Je ne sais pas si vous avez remarqué cela, vous aussi : certaines périodes sont dominées par un thème qui surgit d’on ne sait pas où, semble venir nous titiller pour on ne sait pas quoi et repart comme il était venu. Il peut prendre des airs de clin d’oeil (par exemple : je n’ai cessé depuis dix jours de consulter le dictionnaire dans toute sorte de circonstances inhabituelles) ou d’une invitation plus insistante à méditer sur un sujet ou sur un autre.

Autour de moi dernièrement, il a souvent été question du rôle bénéfique des moments de difficulté qui surviennent dans nos vies. Il existe un lien étrange entre les opposés : Joie/Tristesse, Enthousiasme/Abattement, Creux/Plein… autant de couples qui semblent ne pouvoir exister l’un sans l’autre, qui ne trouvent leur sens que dans le contraste avec leur opposé. Ce fameux : « il n’est pas de lumière sans ombre » attribué à tant d’auteurs de tous poils, qu’on est tenté de se dire « oui, oui, c’est ça, merci pour les poncifs, on connaît la chanson. » Sauf que c’est ça l’ennui, avec ce qu’on nomme les poncifs : ils ne sont pas tombés dans le langage commun pour des prunes.

Et je suis bien obligée de constater, par exemple, que l’angoisse à priori immobilisante, est étroitement reliée chez moi à l’énergie de mouvement qui me permet de me réinventer. Comme si je devais atteindre un pallier d’inertie insupportable pour, enfin, me mettre en action. Cette semaine, une amie me disait elle aussi que c’est dans ces périodes où rien ne va plus qu’elle se sent la plus créative, plus apte que jamais à trouver les ressources et les idées nouvelles qui lui permettront d’imaginer de nouveaux chemins dans sa vie.

---

_Consignes_
**a)** Recopiez mot pour mot, dans l'extrait, tout ce qui va de « Je ne sais pas » jusqu'à « sur un autre. ».
**b)** D'après l'extrait, dans quelles périodes l'amie mentionnée se sent-elle la plus créative ?
**c)** Rédigez la suite du texte sur le rôle bénéfique des moments difficiles, à partir de l'endroit où il s'arrête.

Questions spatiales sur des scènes
---

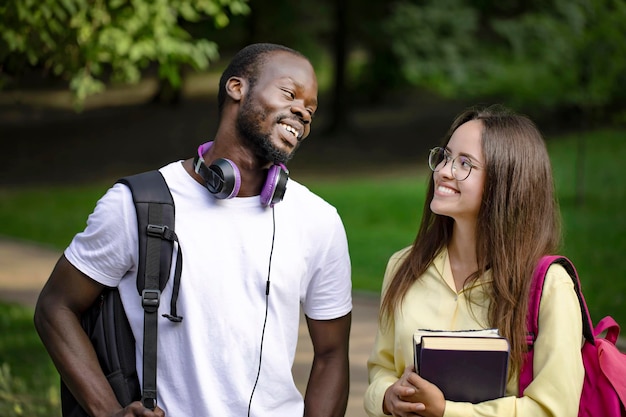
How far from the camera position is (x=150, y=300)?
3.14 meters

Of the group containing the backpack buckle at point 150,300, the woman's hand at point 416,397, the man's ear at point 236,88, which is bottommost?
the woman's hand at point 416,397

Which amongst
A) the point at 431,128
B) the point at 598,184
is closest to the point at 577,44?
the point at 598,184

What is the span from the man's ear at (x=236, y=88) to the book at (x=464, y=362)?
0.99 m

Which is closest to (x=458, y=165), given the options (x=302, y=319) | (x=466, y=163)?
(x=466, y=163)

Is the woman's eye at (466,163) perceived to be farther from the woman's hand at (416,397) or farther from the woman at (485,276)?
the woman's hand at (416,397)

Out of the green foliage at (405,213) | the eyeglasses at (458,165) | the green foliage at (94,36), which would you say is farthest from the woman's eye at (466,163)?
the green foliage at (405,213)

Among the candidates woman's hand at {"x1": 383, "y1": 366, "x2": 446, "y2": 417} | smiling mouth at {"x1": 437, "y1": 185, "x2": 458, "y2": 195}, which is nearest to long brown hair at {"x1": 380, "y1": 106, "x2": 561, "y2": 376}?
smiling mouth at {"x1": 437, "y1": 185, "x2": 458, "y2": 195}

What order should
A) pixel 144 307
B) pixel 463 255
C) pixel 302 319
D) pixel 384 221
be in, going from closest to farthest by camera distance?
pixel 144 307, pixel 463 255, pixel 302 319, pixel 384 221

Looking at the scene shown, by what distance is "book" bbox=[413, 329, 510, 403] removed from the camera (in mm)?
2994

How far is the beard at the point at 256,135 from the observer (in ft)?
10.9

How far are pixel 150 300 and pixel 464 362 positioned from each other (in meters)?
0.97

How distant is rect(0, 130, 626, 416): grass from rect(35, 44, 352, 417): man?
294 centimetres

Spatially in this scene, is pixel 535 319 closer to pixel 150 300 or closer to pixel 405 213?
pixel 150 300

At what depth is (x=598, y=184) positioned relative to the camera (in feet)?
65.9
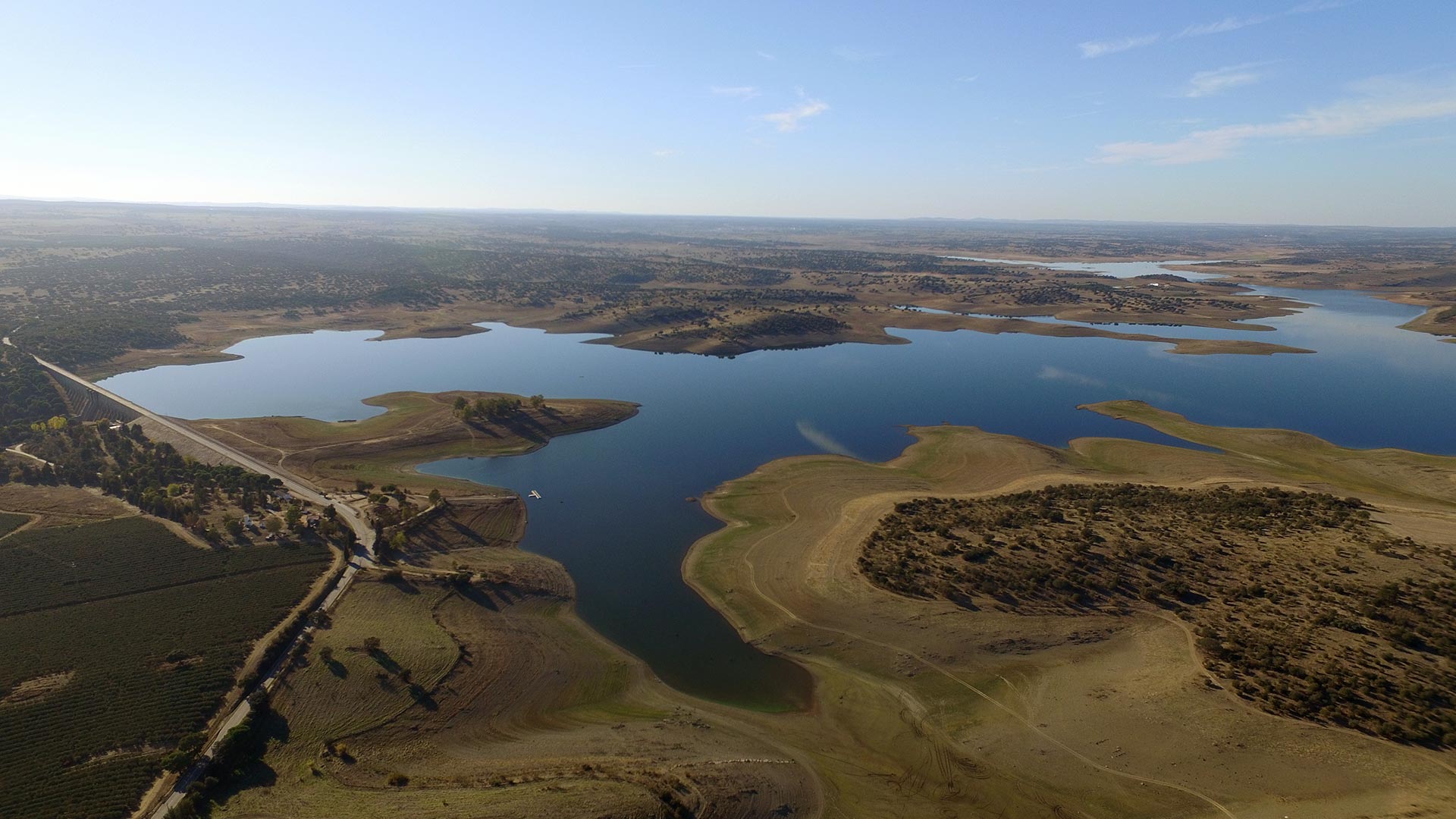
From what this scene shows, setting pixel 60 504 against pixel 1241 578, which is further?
pixel 60 504

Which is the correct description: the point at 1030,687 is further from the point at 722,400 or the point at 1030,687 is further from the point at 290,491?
the point at 722,400

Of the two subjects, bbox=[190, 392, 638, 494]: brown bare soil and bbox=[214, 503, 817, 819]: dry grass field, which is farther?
bbox=[190, 392, 638, 494]: brown bare soil

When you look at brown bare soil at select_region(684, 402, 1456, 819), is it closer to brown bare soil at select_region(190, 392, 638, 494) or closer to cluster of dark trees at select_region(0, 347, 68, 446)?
brown bare soil at select_region(190, 392, 638, 494)

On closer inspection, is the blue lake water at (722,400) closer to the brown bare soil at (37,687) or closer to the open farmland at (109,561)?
the open farmland at (109,561)

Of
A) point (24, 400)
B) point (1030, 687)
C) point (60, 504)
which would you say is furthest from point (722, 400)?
point (24, 400)

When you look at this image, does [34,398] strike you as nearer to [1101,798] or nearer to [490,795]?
[490,795]

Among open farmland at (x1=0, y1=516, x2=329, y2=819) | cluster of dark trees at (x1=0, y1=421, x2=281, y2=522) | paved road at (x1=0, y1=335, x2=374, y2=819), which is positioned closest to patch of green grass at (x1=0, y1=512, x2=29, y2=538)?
open farmland at (x1=0, y1=516, x2=329, y2=819)

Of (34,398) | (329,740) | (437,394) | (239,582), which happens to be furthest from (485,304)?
(329,740)
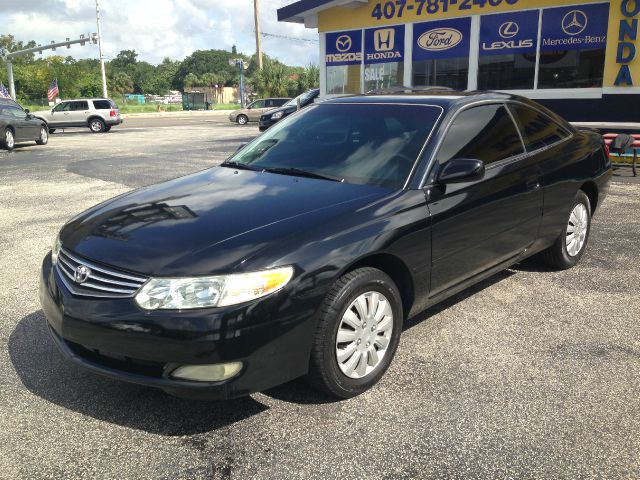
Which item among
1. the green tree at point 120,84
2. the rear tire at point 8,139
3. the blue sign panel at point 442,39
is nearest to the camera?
the blue sign panel at point 442,39

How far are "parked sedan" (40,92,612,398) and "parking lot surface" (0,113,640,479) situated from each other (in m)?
0.30

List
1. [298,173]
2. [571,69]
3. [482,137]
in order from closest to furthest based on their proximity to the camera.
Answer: [298,173] → [482,137] → [571,69]

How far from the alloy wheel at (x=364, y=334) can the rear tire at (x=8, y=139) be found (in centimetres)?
1781

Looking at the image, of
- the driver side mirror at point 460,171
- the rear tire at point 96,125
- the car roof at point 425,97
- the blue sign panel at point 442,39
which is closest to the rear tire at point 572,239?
the car roof at point 425,97

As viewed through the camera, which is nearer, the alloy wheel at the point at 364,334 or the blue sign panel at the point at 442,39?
the alloy wheel at the point at 364,334

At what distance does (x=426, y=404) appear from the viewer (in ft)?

---

_Réponses dans l'ordre_
**a)**
Je ne sais pas si vous avez remarqué cela, vous aussi : certaines périodes sont dominées par un thème qui surgit d’on ne sait pas où, semble venir nous titiller pour on ne sait pas quoi et repart comme il était venu. Il peut prendre des airs de clin d’oeil (par exemple : je n’ai cessé depuis dix jours de consulter le dictionnaire dans toute sorte de circonstances inhabituelles) ou d’une invitation plus insistante à méditer sur un sujet ou sur un autre.

**b)** Dans les périodes où rien ne va plus.

**c)**
Il y a cette phrase géniale d’Elizabeth Gilbert. Elle l’avait partagée sur son compte Instagram et j’en ai conservé une capture d’écran dans mon téléphone :

I’ve never seen any life transformation that didn’t begin with the person in question finally getting tired of their own bullshit. »

​Traduit par mes soins inexpérimentés, cela donne quelque chose comme : « Je n’ai jamais observé de transformation profonde chez qui que ce soit qui n’ait commencé par un raz le bol général de la personne vis à vis de son propre merdier.» Drôle et surtout drôlement juste. On a presque tous en mémoire un de ces moments où l’on a pensé « maintenant ça suffit » et qu’effectivement, ça a marqué le moment où quelque chose, en nous, était enfin prêt à bouger. Herman Melville, lui, parle plutôt de contraste. Ismaël, héros et narrateur de Moby Dick, raconte avec une poésie folle comment « tout plaisir, en ce monde, ne vaut que par contraste » :
… nous nous retrouvâmes assis, les couvertures bien bordées, appuyés à la tête du lit […]. Notre confort nous paraissait d’autant plus agréable qu’il faisait froid dehors et même hors de nos couvertures dans cette chambre sans feu. Je dis d’autant plus encore parce que le fait d’avoir une petite partie du corps exposée au froid peut seul vous faire savourer pleinement votre propre chaleur animale, car tout plaisir, en ce monde, ne vaut que par contraste. Rien n’existe en soi. Si vous vous flattez d’être envahi de bien-être de la tête aux pieds et qu’il en ait été ainsi pendant fort longtemps, alors on ne peut pas dire que vous sachiez encore ce qu’est le bien-être. Mais si, à l’instar de Queequeg et moi au lit, vous avez eu le bout du nez, le front et les oreilles légèrement gelés, alors en vérité vous serez infiniment persuadés d’avoir délicieusement chaud. C’est pour cette raison qu’on ne devrait jamais faire du feu dans une chambre à coucher, un de ces luxueux inconforts des riches. Car la vraie volupté est de n’avoir entre la chaleur et le bien-être de votre corps et le froid extérieur qu’une simple couverture. Vous êtes alors l’unique étincelle vivante au cœur d’un cristal arctique. »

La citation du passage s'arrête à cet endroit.